Darf ich mal von deinem Schnitzel probieren? Du isst deine Pommes eh nicht auf, oder? Wollen wir teilen? Fragen wie diese sind hierzulande beim Abendessen nicht gern gesehen, entwickelt der Österreicher doch gelegentlich einen Futterneid. Vor allem wenn das Hungergefühl zu groß ist. Gut, dass es auch Menschen gibt, die gerne mit Klischees und eingelernten Mustern brechen. Die beste Möglichkeit, gegen seine Vorspeise-Hauptspeise-Nachspeise-Schranken im Kopf anzukämpfen, ist der Besuch einer Tapas-Bar.

In Wien gibt es eine feine Auswahl dieser spanischen Lokale, in denen kleine Häppchen serviert werden. Jetzt ist eine weitere Bar dazugekommen, die mehr wie ein Imbiss wirkt. Aber ein Imbiss, in dem man gerne sitzen bleiben möchte – vorausgesetzt, man findet Platz. Viele Sitzmöglichkeiten gibt es in der neuen Tapas-Bar von Andrew und Alex Rinkhy nämlich nicht. Ein kurzer Anruf vorher lohnt sich.

Der Fotograf als Kellner

Das Herzstück des Lokals ist die riesige Theke mit Glasvitrine, in der allerlei Köstlichkeiten darauf warten, von Alex Rinkhy auf kleine Teller gebracht zu werden. Ein riesiges Deckenfresko in Form eines Oktopus wurde von Künstler Olivier Hölzl an die Decke gepinselt. Die omnipräsenten Fischkonserven mit Sardinen, Makrelen oder Thunfisch machen Lust auf das, was Andrew Rinkhy gekonnt zu Tisch bringt. Eigentlich ist der Kanadier nämlich Fotograf und hatte bereits Menschen wie Sängerin Joss Stone, TV-Shootingstar Verena Altenberger oder Schauspieler Nicholas Ofczarek vor der Linse. Den Traum vom eigenen Lokal verwirklichte er sich mit seinem gastro-erfahrenen Bruder, den er eigens aus Kannada geholt hat.

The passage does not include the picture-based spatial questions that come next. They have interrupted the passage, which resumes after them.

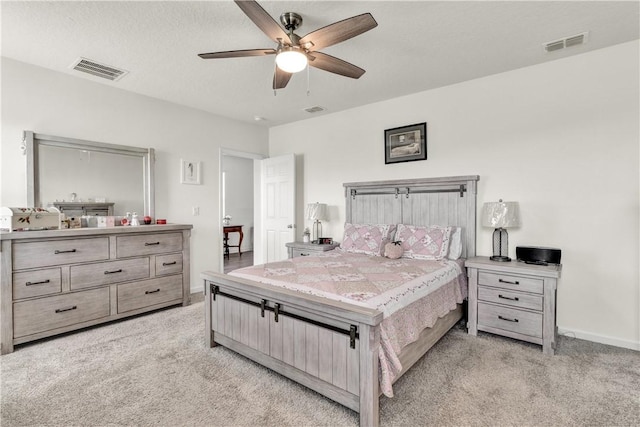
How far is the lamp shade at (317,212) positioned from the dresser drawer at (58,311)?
254cm

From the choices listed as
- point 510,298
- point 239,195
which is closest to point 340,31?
point 510,298

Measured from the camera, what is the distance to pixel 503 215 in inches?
115

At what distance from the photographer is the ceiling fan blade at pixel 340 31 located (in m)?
1.80

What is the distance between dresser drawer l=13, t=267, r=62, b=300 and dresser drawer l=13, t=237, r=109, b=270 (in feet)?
0.21

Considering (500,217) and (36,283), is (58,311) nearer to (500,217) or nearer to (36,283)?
(36,283)

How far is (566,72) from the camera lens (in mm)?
2895

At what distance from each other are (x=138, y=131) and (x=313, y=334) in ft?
11.1

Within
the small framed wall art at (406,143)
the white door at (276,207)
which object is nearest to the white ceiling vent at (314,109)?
the white door at (276,207)

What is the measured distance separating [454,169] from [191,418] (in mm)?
3360

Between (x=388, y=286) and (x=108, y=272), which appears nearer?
(x=388, y=286)

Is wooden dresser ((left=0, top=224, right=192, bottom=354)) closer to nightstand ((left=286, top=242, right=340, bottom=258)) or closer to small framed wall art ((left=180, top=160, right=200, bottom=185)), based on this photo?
small framed wall art ((left=180, top=160, right=200, bottom=185))

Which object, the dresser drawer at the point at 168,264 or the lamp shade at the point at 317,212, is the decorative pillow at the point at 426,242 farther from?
the dresser drawer at the point at 168,264

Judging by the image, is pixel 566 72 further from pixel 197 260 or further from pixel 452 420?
pixel 197 260

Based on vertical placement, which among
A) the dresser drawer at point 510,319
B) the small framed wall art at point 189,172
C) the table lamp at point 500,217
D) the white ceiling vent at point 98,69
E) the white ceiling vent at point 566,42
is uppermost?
the white ceiling vent at point 566,42
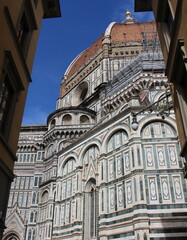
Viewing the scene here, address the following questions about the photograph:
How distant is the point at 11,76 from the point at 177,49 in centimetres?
549

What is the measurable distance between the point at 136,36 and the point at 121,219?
3558 centimetres

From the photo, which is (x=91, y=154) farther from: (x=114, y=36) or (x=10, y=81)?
(x=114, y=36)

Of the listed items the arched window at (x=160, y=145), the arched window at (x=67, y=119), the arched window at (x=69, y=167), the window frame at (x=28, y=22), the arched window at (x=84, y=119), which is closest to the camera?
the window frame at (x=28, y=22)

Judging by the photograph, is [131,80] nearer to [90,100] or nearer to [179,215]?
[90,100]

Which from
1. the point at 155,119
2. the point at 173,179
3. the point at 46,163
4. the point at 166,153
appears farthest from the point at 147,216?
the point at 46,163

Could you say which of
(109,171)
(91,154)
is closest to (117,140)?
(109,171)

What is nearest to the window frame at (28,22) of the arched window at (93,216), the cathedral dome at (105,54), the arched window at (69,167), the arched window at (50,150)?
the arched window at (93,216)

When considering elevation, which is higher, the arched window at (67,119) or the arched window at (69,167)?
the arched window at (67,119)

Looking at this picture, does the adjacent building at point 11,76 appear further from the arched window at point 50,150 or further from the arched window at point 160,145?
the arched window at point 50,150

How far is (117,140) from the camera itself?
19.9 metres

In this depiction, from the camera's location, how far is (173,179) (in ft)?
54.5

Serrano, Prosciutto, Salami (3,90 Euro).
Foto: Alex Stranig

Die beiden beweisen einmal mehr, dass man kein Spanier sein muss, um großartige Tapas zu servieren. Zumal man sich hier nicht auf eine Region festlegen will, wie der erste Teller beweist: Spanischer Serrano, italienischer Prosciutto und Mangalitza-Salami aus Ungarn sind weich und bringen milde Würze mit, die Kraft kommt vom Käse. Spanischer Manchego, italienischer Pecorino und österreichischer Hartkäse werden mit Honig und Pfeffer gepimpt. Großartigst!

Zucchino-Carpaccio (4,30 Euro).
Foto: Alex Stranig

Auf das Carpaccio aus Zucchini, Fenchel und Zitrone kommen geschmorte Tomate und Artischocke. Das hauchdünn geschnittene und erfreulich bissfeste Gemüse bekommt dank Zitronenmarinade ordentlich Säure und sorgt für einen unerwarteten Frischekick.

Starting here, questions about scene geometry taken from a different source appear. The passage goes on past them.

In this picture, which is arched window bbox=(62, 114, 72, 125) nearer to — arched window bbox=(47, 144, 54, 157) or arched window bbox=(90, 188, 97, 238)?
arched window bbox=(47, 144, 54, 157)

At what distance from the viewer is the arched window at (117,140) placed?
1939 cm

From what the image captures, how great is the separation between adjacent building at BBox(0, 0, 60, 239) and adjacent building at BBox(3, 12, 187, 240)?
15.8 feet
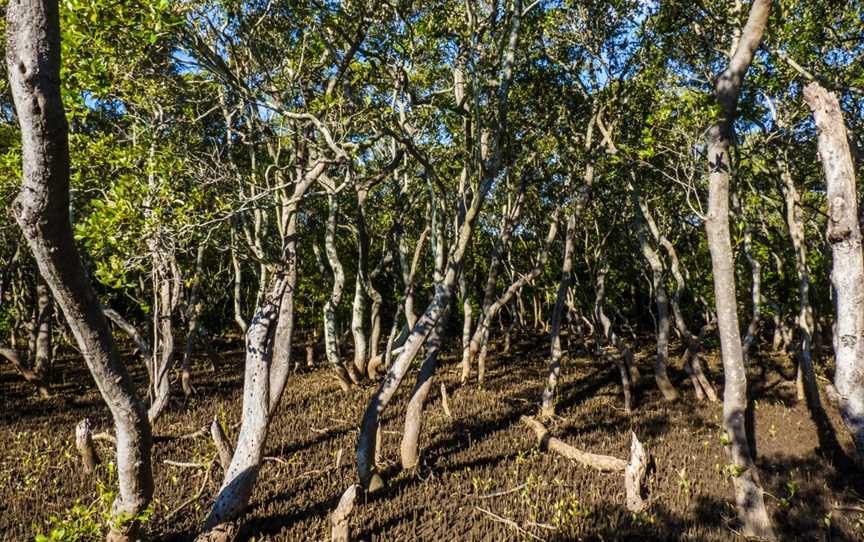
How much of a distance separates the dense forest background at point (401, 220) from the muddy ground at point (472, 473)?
0.06 meters

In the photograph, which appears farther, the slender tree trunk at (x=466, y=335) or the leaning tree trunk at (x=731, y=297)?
the slender tree trunk at (x=466, y=335)

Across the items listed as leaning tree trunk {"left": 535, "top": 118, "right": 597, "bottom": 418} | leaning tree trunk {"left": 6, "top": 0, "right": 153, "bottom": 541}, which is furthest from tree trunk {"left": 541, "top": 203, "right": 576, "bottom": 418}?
leaning tree trunk {"left": 6, "top": 0, "right": 153, "bottom": 541}

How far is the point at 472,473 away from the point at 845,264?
188 inches

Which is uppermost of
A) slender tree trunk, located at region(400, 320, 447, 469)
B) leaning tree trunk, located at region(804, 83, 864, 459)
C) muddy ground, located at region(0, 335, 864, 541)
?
leaning tree trunk, located at region(804, 83, 864, 459)

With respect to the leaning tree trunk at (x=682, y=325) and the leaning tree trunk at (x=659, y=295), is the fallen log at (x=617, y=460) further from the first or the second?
the leaning tree trunk at (x=682, y=325)

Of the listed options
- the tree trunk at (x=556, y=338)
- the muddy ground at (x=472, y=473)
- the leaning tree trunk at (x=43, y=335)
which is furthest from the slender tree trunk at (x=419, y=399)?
the leaning tree trunk at (x=43, y=335)

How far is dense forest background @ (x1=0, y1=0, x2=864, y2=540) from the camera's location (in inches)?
172

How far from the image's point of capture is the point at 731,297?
17.5ft

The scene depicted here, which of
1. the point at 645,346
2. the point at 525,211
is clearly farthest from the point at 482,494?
the point at 645,346

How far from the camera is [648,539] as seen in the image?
538cm

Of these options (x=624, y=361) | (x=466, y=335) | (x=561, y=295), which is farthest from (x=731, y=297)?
(x=466, y=335)

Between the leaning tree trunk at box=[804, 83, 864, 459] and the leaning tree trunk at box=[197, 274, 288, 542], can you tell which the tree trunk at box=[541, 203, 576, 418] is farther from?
the leaning tree trunk at box=[197, 274, 288, 542]

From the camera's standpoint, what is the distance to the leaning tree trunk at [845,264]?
410cm

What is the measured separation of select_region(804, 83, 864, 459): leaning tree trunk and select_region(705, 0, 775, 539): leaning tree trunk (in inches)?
36.5
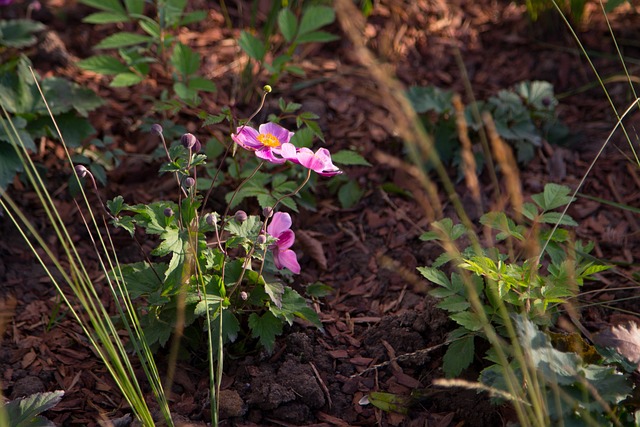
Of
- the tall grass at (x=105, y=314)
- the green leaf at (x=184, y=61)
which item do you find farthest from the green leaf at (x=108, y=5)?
the tall grass at (x=105, y=314)

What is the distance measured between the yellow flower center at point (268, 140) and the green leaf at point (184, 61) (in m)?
0.76

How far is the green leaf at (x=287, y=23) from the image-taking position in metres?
2.46

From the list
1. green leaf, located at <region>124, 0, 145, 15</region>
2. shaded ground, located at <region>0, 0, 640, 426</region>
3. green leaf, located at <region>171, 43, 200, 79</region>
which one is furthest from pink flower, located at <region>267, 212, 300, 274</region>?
green leaf, located at <region>124, 0, 145, 15</region>

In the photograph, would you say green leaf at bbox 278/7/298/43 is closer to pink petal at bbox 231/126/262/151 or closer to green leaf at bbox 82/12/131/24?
green leaf at bbox 82/12/131/24

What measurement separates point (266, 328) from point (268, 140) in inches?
17.2

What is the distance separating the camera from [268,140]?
65.3 inches

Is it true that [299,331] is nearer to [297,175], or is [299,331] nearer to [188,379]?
[188,379]

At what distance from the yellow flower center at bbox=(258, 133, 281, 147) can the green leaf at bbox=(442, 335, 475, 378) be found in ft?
1.99

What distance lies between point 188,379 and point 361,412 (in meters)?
0.43

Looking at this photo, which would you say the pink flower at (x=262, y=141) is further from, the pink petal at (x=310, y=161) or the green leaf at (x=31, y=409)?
the green leaf at (x=31, y=409)

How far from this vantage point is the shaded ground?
68.1 inches

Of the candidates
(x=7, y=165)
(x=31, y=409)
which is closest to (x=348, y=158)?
(x=7, y=165)

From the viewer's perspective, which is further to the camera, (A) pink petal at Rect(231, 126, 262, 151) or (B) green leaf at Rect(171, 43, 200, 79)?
(B) green leaf at Rect(171, 43, 200, 79)

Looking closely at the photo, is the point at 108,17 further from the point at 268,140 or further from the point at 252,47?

Kandierte Mandeln (3,30 Euro).
Foto: Alex Stranig

Zwischendurch servieren die Rinkhy-Brüder Mandeln, die sie mit Ahornsirup (das einzig Kanadische in dem Lokal) kandieren und mit etwas Cayennepfeffer würzen. Diese Nüsse schmecken süchtigmachend gut.

Garnelen in Weißwein und Knoblauch (7,90 Euro).
Foto: Alex Stranig

Garnelen werden in Weißwein und Knoblauchbutter gebraten und gelingen sehr passabel. Keine Spur von fettig-buttrigen Fingern. Falls einem das Abfieseln der Tierchen doch zu schmutzig ist, gibt es Zitronenwasser für die Hände. Und das in einem Imbiss. Chapeau!

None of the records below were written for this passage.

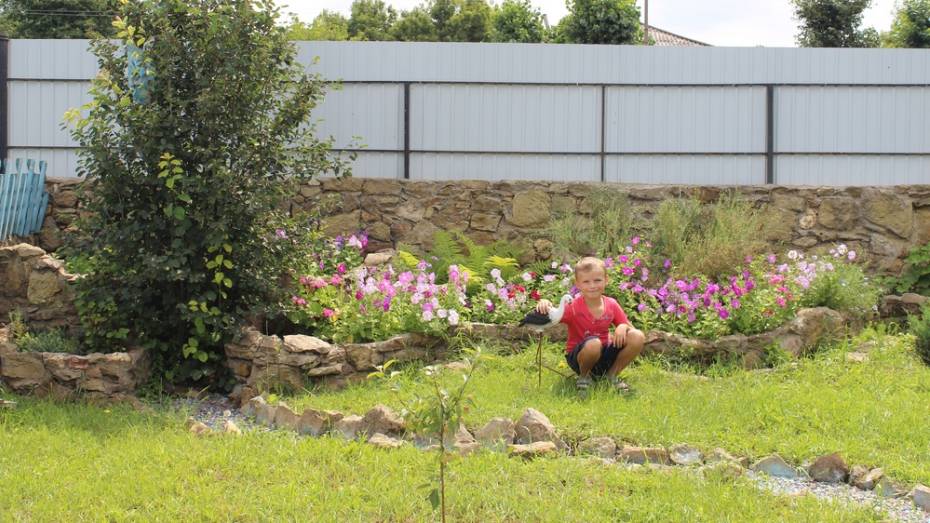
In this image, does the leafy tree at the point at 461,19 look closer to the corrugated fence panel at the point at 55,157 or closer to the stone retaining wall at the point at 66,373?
the corrugated fence panel at the point at 55,157

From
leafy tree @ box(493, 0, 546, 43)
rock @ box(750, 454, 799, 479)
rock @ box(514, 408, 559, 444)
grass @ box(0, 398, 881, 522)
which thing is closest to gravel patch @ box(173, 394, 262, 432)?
grass @ box(0, 398, 881, 522)

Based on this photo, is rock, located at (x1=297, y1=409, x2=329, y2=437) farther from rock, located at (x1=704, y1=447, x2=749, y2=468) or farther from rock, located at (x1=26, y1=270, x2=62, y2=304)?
rock, located at (x1=26, y1=270, x2=62, y2=304)

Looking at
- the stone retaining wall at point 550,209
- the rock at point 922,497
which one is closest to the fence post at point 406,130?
the stone retaining wall at point 550,209

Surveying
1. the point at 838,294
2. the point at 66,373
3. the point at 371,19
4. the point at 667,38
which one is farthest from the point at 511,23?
the point at 66,373

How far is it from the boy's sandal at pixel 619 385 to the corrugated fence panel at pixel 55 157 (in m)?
6.79

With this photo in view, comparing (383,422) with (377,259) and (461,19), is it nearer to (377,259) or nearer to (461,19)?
(377,259)

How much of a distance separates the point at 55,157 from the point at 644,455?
791 cm

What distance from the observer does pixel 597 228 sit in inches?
377

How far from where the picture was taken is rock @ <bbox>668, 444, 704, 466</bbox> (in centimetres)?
507

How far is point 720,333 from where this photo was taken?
24.7 feet

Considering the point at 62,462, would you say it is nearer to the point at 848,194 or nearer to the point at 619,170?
the point at 619,170

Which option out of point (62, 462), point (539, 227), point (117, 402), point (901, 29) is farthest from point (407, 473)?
point (901, 29)

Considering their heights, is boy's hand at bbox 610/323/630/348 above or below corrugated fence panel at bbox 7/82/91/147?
below

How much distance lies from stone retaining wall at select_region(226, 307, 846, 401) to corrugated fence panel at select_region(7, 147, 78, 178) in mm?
4561
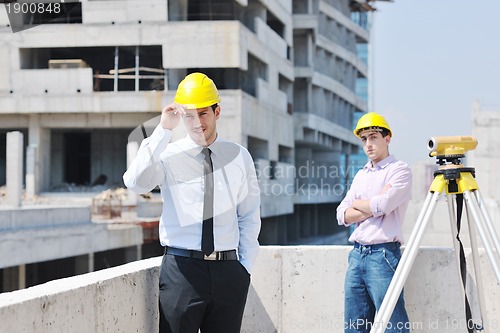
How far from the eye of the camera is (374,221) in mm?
4590

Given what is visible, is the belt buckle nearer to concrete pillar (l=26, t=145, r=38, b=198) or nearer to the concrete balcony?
the concrete balcony

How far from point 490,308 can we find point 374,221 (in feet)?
5.05

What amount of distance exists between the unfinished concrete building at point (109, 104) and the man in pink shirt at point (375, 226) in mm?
12537

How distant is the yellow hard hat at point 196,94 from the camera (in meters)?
3.55

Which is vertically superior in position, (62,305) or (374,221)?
(374,221)

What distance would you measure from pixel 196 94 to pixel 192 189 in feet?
1.67

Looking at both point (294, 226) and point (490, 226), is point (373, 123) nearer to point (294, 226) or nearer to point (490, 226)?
point (490, 226)

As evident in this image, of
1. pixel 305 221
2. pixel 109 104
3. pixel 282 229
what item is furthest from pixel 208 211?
pixel 305 221

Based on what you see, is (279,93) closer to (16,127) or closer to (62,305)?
(16,127)

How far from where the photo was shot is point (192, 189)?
3600mm

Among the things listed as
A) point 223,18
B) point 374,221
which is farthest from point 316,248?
point 223,18

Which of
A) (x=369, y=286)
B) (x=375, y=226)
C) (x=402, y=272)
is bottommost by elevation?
(x=369, y=286)

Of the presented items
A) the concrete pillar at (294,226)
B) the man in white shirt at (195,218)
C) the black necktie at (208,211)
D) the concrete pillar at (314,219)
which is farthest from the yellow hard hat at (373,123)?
the concrete pillar at (314,219)

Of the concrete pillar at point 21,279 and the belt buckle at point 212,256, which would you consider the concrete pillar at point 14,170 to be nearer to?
the concrete pillar at point 21,279
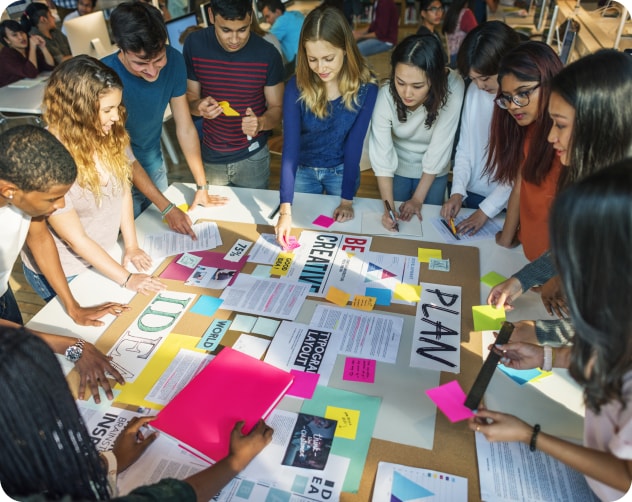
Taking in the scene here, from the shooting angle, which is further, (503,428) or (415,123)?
(415,123)

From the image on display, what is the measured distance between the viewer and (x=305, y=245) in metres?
1.70

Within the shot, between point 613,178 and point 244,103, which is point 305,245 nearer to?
point 244,103

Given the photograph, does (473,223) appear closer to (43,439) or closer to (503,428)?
(503,428)

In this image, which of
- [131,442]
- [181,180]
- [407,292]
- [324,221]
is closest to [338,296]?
[407,292]

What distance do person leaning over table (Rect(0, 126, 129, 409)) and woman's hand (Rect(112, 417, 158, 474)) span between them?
0.14 meters

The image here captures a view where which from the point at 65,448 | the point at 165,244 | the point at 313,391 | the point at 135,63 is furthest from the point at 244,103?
the point at 65,448

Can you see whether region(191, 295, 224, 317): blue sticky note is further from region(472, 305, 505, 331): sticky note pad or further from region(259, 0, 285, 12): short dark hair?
region(259, 0, 285, 12): short dark hair

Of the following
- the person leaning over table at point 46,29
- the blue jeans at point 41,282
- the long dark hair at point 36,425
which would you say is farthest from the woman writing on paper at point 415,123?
the person leaning over table at point 46,29

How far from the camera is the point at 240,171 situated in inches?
89.0

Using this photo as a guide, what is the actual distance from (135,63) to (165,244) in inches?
26.8

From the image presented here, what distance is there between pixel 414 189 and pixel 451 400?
1130 mm

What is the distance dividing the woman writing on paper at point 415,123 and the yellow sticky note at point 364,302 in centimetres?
42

Wildwurst mit Honig-Ketchup (6,90 Euro).
Foto: Alex Stranig

Richtig Power kommt in Form einer Mariazeller Wildwurst auf den Tisch, die ein mehr als würdiger Ersatz für die Chorizo ist. Die Wurst ist perfekt gebraten. Und obwohl sie nicht ganz so scharf ist wie ihre spanische Verwandte, ist das gebratene Würstchen aus Wildschwein und Reh ordentlich gewürzt. Dazu gibt es hausgemachtes Bioketchup mit Honig.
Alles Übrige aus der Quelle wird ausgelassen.